Get Reliable Antivirus Software
Antivirus software is often considered a cornerstone of a solid cybersecurity strategy. It is hard to imagine a computer without an anti-malware tool running in the background at all times.
The purpose of such a tool is to detect and eliminate a threat before it manifests and causes significant issues to a computer.
Make sure that you have antivirus software on your device.
Pro tip: run custom disk scans on a regular basis for extra safety. Idle antivirus software might not be able to catch all the threats.

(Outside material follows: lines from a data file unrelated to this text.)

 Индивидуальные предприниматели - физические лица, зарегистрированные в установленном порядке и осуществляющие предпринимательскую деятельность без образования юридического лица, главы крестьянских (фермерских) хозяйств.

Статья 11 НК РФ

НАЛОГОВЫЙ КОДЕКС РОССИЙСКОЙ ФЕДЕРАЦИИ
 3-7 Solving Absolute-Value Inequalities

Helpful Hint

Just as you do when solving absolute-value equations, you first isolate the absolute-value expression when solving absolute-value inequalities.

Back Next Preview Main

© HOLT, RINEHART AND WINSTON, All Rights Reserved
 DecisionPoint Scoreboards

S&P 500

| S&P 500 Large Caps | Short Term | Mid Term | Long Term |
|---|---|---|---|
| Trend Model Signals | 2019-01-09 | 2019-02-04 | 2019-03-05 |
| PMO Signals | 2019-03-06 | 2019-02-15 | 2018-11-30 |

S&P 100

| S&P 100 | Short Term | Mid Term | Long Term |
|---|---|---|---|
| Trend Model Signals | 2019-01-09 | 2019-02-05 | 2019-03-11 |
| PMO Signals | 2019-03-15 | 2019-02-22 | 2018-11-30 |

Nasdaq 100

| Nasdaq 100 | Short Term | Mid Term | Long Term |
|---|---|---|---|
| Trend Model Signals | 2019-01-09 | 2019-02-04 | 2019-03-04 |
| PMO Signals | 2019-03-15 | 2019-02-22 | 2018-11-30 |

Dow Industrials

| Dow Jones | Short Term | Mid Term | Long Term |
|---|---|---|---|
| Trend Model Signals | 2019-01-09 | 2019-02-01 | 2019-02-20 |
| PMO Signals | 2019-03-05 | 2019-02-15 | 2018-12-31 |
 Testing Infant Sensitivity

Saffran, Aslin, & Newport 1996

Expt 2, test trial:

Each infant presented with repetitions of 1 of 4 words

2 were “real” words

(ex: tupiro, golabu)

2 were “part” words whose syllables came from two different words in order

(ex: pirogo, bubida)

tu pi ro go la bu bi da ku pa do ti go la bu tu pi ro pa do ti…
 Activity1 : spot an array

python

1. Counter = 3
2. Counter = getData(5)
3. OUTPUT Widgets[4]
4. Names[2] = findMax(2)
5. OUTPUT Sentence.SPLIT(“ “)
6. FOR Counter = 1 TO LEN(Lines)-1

Avoid Suspicious Links and Attachments
Spending your time online, you are bound to run into shady websites or click on an ad that redirects you to a landing page crawling with malware.
Whether it is an email attachment, a URL you receive from someone on social media, or another example, identify suspicious activities like these and ignore them. Relying on malware to take care of a threat is common, but why risk it when you can just avoid a problem in the first place, right?